Kostenlos und generationenübergreifend
Das Lesecafé ist ein kostenloses, generationsübergreifendes Bildungsangebot, das Eltern und Kinder, mit oder ohne Migrationshintergrund, anspricht. Der Fokus liegt nicht nur auf der Entwicklung der frühen Lese- und Schreibfähigkeit junger Kinder, sondern auch auf der Verbesserung der Lesefähigkeiten der Eltern. Außerdem sollen die Eltern ihren Kindern helfen können, lesen und schreiben zu lernen. „Rund 60 bis 70 Personen kommen regelmäßig ins Lesecafé.

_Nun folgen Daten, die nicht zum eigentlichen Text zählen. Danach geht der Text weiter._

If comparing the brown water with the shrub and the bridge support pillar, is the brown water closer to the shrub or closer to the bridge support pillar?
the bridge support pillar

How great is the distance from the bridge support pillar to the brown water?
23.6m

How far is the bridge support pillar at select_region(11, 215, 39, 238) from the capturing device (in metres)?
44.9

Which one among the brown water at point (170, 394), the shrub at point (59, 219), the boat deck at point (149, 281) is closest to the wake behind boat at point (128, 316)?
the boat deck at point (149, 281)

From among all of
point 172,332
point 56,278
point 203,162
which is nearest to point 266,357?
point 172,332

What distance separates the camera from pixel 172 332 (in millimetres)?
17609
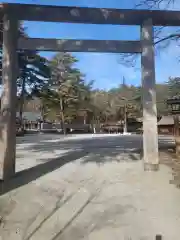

Insbesondere Mütter mit Migrationshintergrund mit geringen Sprach- und Schriftkenntnissen scheinen sich zu interessieren“, freut sich Sabine Betz, Sozialarbeiterin und Mitarbeiterin des VBW Klarenthal, die für die Organisation des Lesecafés zuständig ist. Unterstützt wird sie dabei von zahlreichen Ehrenamtlichen sowie im Bereich Sprachförderung von Caro Katzenbach.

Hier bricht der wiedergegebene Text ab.